>> begin Records supplied

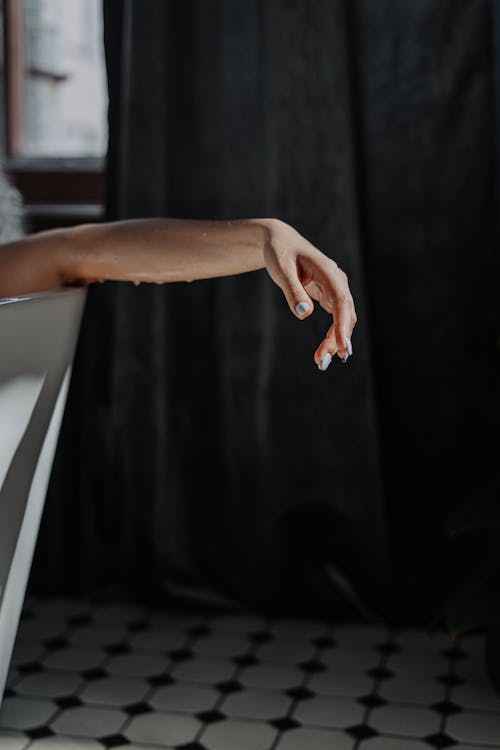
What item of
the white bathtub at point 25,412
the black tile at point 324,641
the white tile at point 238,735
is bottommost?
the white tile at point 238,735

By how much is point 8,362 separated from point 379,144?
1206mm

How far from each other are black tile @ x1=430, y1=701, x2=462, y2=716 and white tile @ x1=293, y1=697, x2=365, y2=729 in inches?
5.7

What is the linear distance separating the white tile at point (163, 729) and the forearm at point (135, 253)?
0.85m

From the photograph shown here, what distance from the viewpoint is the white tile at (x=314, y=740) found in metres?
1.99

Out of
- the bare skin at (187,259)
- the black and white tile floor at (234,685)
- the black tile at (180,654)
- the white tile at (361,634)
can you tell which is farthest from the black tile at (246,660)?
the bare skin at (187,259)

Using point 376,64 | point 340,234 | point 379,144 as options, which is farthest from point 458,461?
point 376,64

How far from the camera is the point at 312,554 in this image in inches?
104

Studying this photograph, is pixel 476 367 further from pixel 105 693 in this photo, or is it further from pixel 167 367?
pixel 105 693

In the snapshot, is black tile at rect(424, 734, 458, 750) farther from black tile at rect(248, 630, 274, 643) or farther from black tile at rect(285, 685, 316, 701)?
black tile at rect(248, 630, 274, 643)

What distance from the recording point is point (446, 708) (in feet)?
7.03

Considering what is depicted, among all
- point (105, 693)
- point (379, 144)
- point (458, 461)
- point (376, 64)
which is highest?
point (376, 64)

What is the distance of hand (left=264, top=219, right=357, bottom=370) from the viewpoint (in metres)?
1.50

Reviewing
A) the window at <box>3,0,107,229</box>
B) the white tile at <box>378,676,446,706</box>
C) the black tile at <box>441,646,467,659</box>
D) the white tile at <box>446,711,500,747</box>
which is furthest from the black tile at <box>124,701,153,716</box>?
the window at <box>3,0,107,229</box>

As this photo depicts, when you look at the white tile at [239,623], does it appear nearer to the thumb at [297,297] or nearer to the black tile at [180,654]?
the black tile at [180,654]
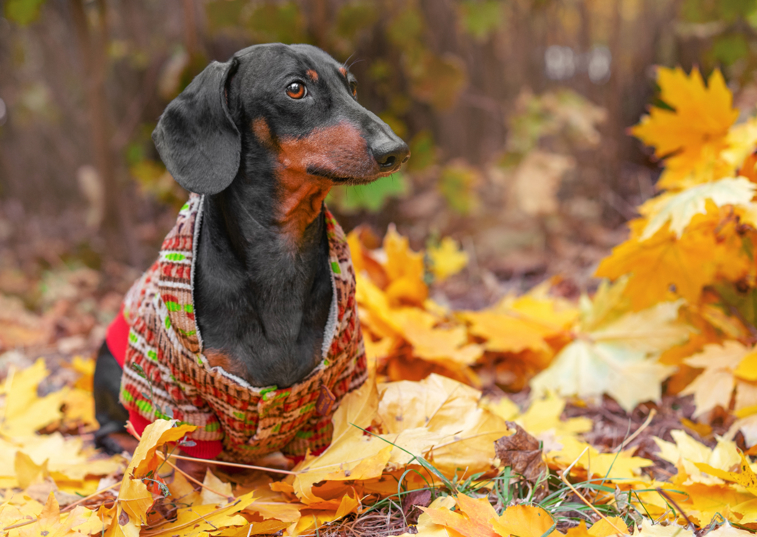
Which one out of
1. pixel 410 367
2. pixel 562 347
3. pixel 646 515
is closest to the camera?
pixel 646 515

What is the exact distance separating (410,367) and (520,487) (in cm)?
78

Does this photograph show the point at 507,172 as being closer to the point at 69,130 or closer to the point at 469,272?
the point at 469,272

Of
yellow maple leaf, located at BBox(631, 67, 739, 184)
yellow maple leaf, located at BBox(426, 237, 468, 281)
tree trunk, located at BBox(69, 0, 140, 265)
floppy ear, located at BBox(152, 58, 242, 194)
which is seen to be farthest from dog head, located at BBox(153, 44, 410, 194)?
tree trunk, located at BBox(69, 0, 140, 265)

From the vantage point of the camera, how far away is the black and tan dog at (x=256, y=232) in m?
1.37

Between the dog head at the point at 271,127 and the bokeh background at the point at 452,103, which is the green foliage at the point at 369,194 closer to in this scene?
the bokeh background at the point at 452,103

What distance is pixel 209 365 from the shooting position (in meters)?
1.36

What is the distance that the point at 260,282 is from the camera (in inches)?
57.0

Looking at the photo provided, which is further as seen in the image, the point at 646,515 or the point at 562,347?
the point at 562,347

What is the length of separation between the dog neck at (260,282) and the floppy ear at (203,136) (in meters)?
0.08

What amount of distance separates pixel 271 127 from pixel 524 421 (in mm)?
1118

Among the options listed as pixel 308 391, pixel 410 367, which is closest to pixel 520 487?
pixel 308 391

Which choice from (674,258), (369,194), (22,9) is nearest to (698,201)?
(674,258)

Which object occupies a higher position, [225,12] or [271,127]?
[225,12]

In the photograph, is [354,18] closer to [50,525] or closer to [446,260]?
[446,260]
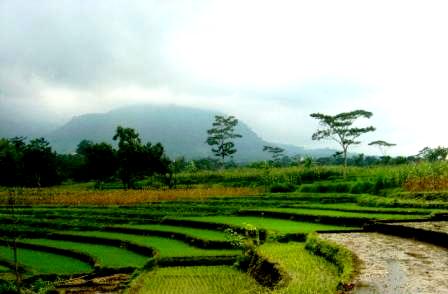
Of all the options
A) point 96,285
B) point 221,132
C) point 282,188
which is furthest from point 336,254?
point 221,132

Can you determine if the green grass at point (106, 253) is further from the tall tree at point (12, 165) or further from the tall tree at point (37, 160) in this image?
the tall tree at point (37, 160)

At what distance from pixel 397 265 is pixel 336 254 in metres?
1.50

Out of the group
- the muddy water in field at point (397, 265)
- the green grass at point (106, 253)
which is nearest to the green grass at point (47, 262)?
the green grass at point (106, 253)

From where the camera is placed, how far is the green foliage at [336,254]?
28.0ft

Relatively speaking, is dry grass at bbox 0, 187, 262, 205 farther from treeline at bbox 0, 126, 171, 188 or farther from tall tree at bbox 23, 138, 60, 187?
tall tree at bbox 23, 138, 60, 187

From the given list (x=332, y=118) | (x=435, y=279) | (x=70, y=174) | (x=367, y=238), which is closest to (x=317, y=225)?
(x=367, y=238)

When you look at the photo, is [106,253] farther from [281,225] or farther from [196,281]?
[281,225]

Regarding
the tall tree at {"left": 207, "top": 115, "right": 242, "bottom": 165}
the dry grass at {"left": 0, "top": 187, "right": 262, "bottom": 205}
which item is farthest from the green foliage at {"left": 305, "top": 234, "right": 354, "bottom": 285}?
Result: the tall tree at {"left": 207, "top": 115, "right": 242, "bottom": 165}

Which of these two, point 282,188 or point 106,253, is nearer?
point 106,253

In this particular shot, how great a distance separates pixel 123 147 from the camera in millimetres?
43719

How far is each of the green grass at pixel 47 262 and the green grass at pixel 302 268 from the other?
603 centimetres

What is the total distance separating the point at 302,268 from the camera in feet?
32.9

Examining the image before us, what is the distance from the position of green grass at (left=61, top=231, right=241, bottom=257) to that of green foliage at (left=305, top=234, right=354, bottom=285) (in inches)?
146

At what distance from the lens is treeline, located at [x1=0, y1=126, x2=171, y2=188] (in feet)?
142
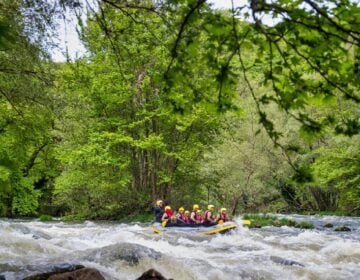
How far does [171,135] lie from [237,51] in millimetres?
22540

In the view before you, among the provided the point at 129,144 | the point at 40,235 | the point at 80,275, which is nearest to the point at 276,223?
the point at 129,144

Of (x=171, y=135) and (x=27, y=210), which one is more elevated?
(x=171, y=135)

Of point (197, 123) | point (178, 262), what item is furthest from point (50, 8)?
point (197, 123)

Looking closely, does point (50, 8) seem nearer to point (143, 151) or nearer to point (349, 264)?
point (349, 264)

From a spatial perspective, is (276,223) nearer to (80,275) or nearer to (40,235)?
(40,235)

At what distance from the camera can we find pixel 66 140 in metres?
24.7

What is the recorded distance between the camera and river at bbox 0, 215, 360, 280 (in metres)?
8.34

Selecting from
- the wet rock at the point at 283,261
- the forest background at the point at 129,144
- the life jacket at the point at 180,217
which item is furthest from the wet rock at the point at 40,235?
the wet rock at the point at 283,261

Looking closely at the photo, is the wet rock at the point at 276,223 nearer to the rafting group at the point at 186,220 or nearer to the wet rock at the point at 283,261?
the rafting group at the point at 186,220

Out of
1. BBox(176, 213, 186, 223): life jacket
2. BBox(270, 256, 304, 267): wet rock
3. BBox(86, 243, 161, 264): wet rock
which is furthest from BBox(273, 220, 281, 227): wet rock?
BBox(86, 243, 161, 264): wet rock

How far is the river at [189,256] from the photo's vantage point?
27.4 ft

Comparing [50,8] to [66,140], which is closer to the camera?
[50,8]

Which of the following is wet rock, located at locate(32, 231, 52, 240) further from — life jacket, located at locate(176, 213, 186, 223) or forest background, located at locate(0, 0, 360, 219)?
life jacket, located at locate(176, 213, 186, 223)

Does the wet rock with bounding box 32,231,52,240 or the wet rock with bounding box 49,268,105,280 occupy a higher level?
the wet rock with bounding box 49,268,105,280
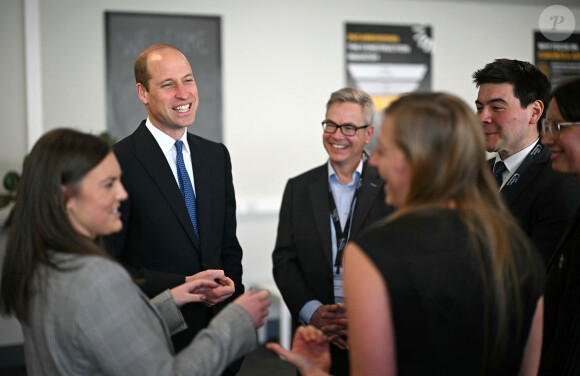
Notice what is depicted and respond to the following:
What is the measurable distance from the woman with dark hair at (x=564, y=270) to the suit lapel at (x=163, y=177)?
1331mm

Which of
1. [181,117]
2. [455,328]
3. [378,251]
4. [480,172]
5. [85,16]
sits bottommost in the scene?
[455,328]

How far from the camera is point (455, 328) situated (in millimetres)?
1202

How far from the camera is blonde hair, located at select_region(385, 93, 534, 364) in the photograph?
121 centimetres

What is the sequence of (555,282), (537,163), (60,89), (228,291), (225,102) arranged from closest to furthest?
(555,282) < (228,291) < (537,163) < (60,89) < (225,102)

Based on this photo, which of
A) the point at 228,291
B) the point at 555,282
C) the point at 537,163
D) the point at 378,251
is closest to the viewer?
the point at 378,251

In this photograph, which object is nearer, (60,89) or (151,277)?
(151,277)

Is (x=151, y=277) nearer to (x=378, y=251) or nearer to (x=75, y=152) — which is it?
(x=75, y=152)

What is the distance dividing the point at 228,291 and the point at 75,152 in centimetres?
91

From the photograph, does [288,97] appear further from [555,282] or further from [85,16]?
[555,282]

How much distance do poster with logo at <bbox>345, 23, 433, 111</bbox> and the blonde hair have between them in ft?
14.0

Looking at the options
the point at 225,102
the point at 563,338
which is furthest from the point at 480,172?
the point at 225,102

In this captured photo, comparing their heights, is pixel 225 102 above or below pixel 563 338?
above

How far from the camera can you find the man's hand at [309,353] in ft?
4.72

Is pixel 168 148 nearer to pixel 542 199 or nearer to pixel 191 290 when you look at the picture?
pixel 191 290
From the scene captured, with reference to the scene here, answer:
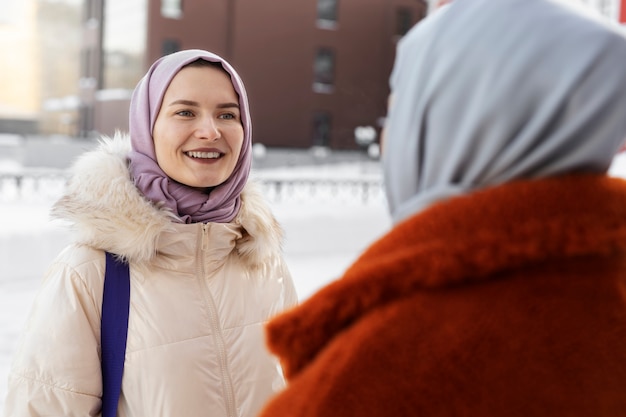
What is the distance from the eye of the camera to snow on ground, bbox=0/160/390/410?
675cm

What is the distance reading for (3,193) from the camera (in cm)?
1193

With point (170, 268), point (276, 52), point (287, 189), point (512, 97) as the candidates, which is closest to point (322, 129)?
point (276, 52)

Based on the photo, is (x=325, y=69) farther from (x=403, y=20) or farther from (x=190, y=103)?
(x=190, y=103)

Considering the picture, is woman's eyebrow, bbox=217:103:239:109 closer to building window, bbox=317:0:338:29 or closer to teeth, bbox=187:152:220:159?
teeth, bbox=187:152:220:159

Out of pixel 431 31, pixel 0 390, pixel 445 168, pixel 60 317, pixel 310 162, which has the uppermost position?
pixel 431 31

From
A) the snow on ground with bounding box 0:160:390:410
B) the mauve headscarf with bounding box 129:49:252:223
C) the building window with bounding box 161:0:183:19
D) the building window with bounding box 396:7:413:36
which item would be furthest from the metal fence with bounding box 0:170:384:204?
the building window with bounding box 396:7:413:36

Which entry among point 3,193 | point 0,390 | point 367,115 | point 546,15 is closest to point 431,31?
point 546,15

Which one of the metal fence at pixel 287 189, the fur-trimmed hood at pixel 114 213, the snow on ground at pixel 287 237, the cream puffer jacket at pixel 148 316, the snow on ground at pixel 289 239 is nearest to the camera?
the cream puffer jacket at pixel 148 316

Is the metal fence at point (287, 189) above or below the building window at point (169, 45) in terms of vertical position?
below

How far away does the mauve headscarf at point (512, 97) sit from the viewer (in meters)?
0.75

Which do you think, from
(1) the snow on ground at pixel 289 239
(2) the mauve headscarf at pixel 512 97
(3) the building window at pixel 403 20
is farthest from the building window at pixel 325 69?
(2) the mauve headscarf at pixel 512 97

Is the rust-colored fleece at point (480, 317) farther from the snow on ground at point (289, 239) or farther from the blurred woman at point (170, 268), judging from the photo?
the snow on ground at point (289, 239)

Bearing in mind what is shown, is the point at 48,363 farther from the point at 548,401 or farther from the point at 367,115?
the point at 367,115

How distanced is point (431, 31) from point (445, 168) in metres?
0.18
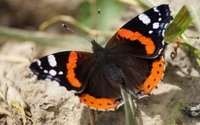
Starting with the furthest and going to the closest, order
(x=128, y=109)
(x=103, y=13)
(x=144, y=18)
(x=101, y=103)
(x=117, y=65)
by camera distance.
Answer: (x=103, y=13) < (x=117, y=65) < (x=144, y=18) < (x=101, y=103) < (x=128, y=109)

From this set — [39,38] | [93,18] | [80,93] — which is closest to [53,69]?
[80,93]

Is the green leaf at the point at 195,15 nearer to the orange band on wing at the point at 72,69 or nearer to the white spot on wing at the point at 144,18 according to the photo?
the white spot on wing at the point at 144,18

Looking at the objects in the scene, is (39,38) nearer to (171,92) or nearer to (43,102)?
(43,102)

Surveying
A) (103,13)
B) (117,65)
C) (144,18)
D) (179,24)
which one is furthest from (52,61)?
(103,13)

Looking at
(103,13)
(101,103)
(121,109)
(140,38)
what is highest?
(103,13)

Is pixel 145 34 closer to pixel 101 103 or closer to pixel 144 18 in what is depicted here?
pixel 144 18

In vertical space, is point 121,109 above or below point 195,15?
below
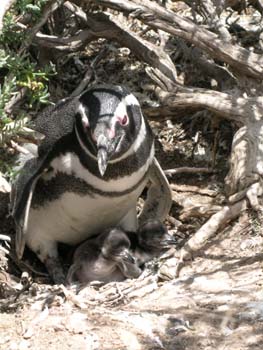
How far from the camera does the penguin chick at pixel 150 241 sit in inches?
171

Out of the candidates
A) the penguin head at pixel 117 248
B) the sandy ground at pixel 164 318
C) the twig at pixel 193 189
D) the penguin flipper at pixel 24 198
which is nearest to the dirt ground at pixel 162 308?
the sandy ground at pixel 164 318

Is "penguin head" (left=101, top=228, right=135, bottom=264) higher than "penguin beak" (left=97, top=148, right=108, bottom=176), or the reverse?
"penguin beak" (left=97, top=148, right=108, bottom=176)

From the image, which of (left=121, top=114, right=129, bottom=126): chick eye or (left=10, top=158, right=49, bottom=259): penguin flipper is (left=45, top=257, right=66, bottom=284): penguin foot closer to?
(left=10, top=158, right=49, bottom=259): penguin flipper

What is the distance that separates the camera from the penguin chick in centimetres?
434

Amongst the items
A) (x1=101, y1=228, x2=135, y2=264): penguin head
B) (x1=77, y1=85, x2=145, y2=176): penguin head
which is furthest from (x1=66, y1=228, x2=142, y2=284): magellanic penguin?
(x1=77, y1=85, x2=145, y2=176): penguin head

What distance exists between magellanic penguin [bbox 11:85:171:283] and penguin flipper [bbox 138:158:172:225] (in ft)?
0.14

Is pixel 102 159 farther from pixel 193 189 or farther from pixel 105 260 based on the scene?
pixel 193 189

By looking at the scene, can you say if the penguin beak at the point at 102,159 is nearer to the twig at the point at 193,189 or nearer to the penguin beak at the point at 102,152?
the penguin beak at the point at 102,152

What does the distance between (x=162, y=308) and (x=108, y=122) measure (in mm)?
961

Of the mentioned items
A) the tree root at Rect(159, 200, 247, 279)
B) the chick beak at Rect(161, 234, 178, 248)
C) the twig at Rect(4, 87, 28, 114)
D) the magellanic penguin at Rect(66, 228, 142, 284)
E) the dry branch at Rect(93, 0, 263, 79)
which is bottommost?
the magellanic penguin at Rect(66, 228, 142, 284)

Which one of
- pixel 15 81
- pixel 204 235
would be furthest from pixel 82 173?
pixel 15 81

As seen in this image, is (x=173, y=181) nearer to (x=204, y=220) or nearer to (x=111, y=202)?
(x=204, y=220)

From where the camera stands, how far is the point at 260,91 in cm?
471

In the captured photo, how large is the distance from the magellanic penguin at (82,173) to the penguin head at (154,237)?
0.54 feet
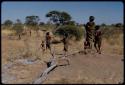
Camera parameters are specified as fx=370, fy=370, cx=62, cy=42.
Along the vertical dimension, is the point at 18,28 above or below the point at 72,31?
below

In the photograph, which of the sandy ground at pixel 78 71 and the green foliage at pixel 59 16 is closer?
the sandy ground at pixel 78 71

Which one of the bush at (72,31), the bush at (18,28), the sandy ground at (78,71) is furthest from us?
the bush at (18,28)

>> end Records supplied

■ Do this
Copy out the records verbatim, everything from the line containing "What is the sequence" down to the line containing "(555,282) < (228,291)".

■ Answer to the exercise
What is the sequence of (555,282), (537,163), (60,89), (228,291), (225,102) arranged from closest to furthest?
(555,282) < (228,291) < (537,163) < (60,89) < (225,102)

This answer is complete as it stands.